Section 1. Balance TC and SC HBM usage

If the error explicitly breaks down usage, e.g., "TC Hbm usage: X, SC Hbm usage Y" compare the two values to identify the bottleneck

  • High SparseCore Usage:
    • Optimize HBM Stack Usage: HBM stack memory consumption scales with feature_width, max_unique_nz_per_row and logical_replica_count. You can reduce peak stack usage by tuning the --xla_sc_num_serialized_tables_to_optimize_hbm flag which serializes the processing of tables.

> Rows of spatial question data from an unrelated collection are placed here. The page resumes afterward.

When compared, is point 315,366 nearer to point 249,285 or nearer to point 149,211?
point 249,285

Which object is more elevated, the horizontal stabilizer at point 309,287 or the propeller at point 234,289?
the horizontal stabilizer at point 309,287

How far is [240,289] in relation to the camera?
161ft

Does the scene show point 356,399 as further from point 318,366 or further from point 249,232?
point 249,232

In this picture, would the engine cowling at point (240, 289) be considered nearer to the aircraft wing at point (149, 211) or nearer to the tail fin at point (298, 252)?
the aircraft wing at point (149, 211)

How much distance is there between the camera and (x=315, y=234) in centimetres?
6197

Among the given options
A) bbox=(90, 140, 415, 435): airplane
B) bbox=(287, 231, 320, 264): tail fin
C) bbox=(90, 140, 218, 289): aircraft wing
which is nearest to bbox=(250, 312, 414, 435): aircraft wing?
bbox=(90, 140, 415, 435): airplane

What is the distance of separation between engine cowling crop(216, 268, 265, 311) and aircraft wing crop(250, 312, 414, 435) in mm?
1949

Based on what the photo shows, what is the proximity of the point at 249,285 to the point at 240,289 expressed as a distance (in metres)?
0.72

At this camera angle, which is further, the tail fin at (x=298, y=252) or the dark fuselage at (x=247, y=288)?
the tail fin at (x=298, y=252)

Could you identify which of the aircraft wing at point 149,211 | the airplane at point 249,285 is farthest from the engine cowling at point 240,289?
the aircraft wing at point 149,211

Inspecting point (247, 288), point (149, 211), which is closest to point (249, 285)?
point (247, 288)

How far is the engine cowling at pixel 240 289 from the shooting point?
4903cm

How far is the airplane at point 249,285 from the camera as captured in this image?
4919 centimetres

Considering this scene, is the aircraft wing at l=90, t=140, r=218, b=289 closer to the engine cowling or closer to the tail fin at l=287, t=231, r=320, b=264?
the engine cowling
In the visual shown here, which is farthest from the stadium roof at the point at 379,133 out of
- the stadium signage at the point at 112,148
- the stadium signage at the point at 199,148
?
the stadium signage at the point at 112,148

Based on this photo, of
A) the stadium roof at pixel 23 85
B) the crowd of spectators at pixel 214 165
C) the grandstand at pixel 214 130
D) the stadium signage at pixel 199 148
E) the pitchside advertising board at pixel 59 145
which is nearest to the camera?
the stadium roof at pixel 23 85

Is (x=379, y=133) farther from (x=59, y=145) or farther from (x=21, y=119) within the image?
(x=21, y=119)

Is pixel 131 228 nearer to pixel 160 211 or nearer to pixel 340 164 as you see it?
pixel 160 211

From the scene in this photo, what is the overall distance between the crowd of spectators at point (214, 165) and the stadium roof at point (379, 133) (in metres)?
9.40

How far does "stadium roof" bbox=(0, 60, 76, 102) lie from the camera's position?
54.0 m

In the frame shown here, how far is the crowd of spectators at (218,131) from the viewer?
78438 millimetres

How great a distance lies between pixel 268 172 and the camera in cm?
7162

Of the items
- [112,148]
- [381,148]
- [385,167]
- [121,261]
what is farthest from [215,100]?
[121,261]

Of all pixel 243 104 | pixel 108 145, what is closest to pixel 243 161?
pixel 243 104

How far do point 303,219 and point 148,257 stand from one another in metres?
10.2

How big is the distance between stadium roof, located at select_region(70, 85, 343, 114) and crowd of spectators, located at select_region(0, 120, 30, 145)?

This comes at the cost of reduced parallelism.
    • Check Padding Overhead: SparseCore aligns embedding tables to 32B (8 floats). Tables with small feature widths (e.g., < 8 floats) incur significant padding overhead, wasting HBM.
    • Reduce Heap Usage: High values for maximum_parallel_iterations increase the amount of input data prefetched into the HBM heap. Lowering this value can free up significant memory.
    • Verify Sharding: Ensure embedding tables are properly mod-sharded across all chips. See How limits translate to tables.
    • Checkout SC: Performance and memory bottlenecks for more ideas.
  • High TensorCore Usage:
  • Balanced
    • If neither is individually excessive but the sum is too high, you are at the chip's capacity. You must try lowering usage of both components. Follow recommendations in all three sections.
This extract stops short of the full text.